● Texte support
Les deux premières semaines ont été assez incroyable. J'ai globalement tenu pendant 15 jours avec entre 4 et 6 heures de sommeil par nuit alors qu'il me faut au minimum 9h de sommeil pour être opérationnel. J'étais surexcité, parlant constamment, le débit haché, saccadé, comme une mitraillette, toujours en mouvement. Paradoxalement,
j'étais trop sur les nerfs pour faire quoi que ce soit de constructif, il m'était extrêmement difficile de me concentrer. C'est super énervant, avoir une énergie incroyable et ne pas pouvoir la canaliser.
En même temps, je sentais bien une partie de moi crier grâce, demander un peu de repos et de calme. Comme si mon esprit avait deux parties, l'une en train de devenir berserk et l'autre en train de s'effondrer d'épuisement. Très perturbant. Et mon psychisme, comme prévu, s'est aussi modifié: plus tendu, plus agressif, moins patient, moins à l'écoute, et ce qui me gène le plus, moins optimiste.
Physiquement, j'en ai aussi un peu bavé à cause d'un petit problème de rétention d'eau dans le pied gauche. Ça fait problème de personne âgée, mais vous n'imaginez pas ce que ça peut être douloureux. Si jamais cela vous arrive, nous avons géré le problème en supprimant totalement le sel de notre alimentation, et je me suis mis à porter un bas de contention du type de ce que l'on met pour les longs trajets d'avion. Pas très glamour, mais efficace!
Aujourd'hui encore, alors que mes doses ont sensiblement diminuées, mon sommeil et ma capacité de concentration est très altérée. Il y a 3 jours, j'ai dormi 4h (en deux fois) pendant la nuit puis je suis resté réveillé 20 heures d'affilées... Forcément les jours suivant ont été un peu dur, et aujourd'hui je tire la langue.
D'ailleurs, petit conseil à ceux qui subissent cela: j'ai un petit cocktail pour m'aider à dormir à base d'Ambien, pour l'endormissement. Le problème c'est que l'Ambien est éliminé en 4h du coup je prend en même temps des demi doses de clonazepam, qui marche moins bien pour endormir mais qui a un effet plus long (8h). Ce n'est pas de la science exacte, trop de médocs et je passe la journée hébété par les produits chimiques, trop peu et je ne dors pas, et puis il faut faire gaffe à ne pas tomber accroc. J'ai l'impression de jouer au petit chimiste.

● Consigne
Restituez sans aucune modification le passage du témoignage ci-dessus qui commence par « Physiquement, j'en ai » et se poursuit jusqu'à « glamour, mais efficace! ».

● Données de l'exercice
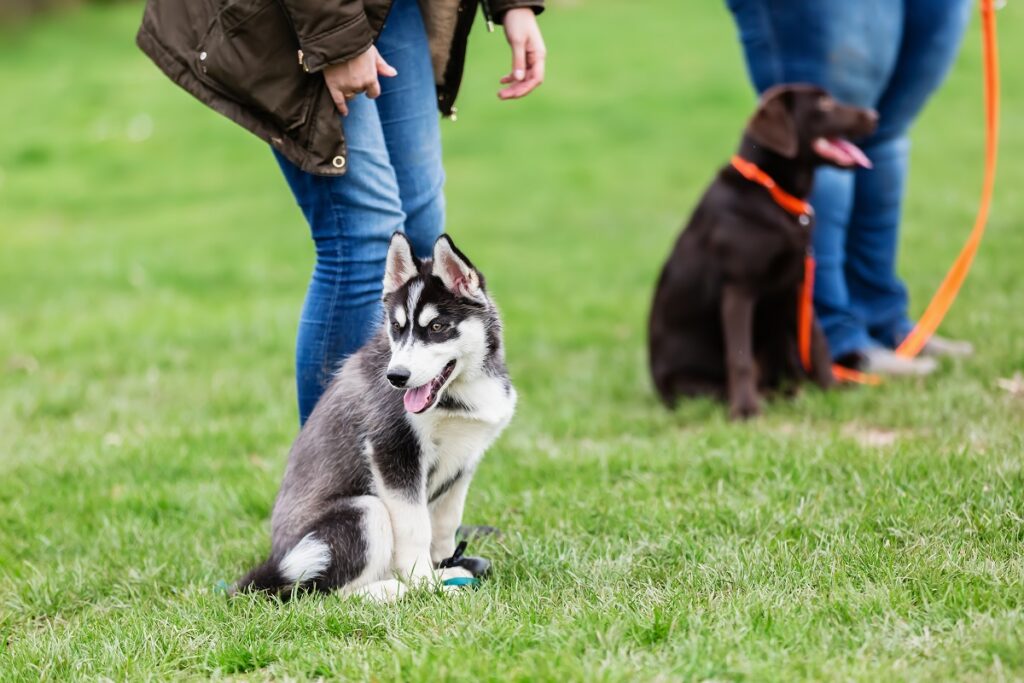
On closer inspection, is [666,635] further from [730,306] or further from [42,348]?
[42,348]

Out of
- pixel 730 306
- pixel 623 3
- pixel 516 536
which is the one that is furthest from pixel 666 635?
pixel 623 3

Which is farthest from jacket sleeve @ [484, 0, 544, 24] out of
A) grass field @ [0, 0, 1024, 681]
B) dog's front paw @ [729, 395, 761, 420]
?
dog's front paw @ [729, 395, 761, 420]

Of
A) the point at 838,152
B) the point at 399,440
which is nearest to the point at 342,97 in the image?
the point at 399,440

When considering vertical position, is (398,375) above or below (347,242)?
below

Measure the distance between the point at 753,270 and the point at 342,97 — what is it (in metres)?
2.55

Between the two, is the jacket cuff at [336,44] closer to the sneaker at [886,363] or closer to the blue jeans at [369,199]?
the blue jeans at [369,199]

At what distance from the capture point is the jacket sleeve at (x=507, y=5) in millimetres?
3527

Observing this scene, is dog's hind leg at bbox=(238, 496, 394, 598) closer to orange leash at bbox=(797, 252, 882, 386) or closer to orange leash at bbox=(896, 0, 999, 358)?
orange leash at bbox=(797, 252, 882, 386)

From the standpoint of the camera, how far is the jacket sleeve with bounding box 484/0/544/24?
3.53 meters

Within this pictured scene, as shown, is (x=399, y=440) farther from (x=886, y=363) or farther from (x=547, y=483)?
(x=886, y=363)

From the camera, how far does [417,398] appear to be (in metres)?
3.14

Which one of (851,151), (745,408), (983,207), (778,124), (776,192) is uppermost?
(778,124)

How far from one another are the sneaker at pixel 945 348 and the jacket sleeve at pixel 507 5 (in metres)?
3.16

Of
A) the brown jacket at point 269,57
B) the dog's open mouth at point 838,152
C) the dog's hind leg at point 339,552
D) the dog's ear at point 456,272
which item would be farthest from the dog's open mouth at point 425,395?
the dog's open mouth at point 838,152
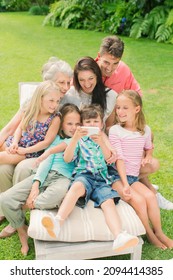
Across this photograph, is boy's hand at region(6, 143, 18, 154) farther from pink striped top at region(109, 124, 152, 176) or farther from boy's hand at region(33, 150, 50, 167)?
pink striped top at region(109, 124, 152, 176)

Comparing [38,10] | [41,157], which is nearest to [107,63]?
[41,157]

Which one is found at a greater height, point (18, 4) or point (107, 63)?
point (107, 63)

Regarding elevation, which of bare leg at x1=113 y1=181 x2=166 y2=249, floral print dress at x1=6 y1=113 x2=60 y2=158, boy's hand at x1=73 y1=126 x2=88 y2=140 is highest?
boy's hand at x1=73 y1=126 x2=88 y2=140

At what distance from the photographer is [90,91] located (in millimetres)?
3998

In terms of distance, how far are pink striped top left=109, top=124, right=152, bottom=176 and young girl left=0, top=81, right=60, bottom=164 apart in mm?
514

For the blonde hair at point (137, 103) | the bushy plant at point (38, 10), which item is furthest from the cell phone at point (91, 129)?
the bushy plant at point (38, 10)

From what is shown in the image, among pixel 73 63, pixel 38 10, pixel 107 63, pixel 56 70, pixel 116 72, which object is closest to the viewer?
pixel 56 70

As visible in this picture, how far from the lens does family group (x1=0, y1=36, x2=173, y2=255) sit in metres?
3.36

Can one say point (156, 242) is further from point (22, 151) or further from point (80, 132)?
point (22, 151)

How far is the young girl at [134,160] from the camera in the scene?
345 centimetres

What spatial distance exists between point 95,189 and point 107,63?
1264 millimetres

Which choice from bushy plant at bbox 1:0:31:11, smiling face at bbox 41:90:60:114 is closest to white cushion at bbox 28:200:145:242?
smiling face at bbox 41:90:60:114

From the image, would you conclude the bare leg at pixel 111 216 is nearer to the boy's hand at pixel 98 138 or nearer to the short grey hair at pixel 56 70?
the boy's hand at pixel 98 138
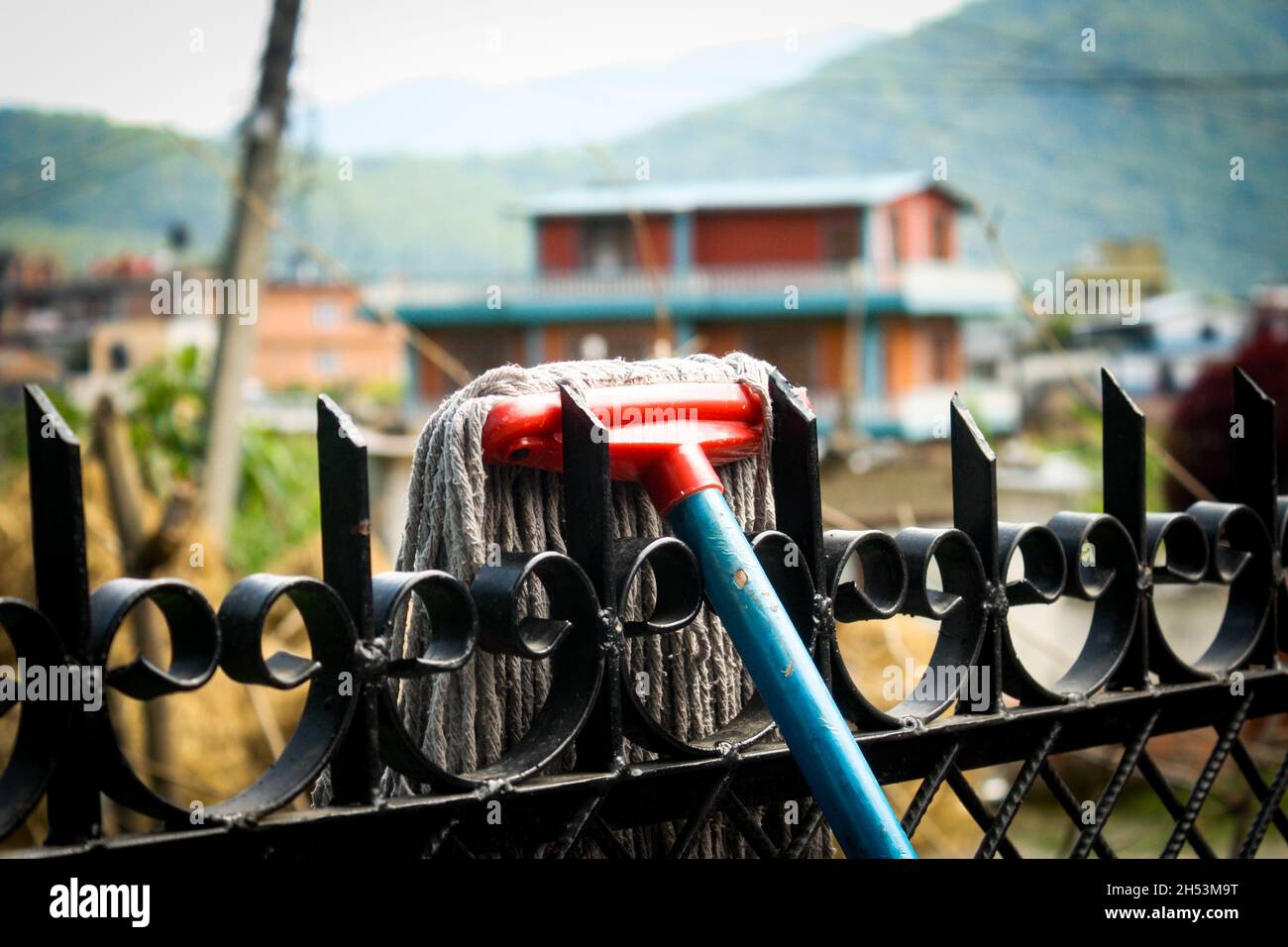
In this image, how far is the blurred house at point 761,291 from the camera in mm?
30984

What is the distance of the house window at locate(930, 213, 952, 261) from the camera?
35.8m

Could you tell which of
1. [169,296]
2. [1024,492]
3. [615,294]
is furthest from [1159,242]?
[169,296]

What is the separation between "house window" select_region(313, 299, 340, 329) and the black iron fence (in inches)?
2998

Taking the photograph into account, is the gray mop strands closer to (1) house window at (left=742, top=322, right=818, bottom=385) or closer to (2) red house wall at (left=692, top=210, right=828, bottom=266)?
(1) house window at (left=742, top=322, right=818, bottom=385)

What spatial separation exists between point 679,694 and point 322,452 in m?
0.53

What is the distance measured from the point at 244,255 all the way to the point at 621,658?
277 inches

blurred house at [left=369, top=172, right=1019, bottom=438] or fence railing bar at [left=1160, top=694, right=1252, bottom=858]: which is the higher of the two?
blurred house at [left=369, top=172, right=1019, bottom=438]

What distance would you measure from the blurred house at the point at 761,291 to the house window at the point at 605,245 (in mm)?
37

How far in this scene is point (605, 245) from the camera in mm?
34688

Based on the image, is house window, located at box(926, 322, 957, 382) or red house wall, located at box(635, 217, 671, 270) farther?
red house wall, located at box(635, 217, 671, 270)

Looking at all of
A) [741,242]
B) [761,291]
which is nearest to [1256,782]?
[761,291]

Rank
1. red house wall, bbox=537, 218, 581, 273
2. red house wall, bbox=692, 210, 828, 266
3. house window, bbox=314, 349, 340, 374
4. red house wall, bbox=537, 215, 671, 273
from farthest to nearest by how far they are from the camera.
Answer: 1. house window, bbox=314, 349, 340, 374
2. red house wall, bbox=537, 218, 581, 273
3. red house wall, bbox=537, 215, 671, 273
4. red house wall, bbox=692, 210, 828, 266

● Corrigé
Physiquement, j'en ai aussi un peu bavé à cause d'un petit problème de rétention d'eau dans le pied gauche. Ça fait problème de personne âgée, mais vous n'imaginez pas ce que ça peut être douloureux. Si jamais cela vous arrive, nous avons géré le problème en supprimant totalement le sel de notre alimentation, et je me suis mis à porter un bas de contention du type de ce que l'on met pour les longs trajets d'avion. Pas très glamour, mais efficace!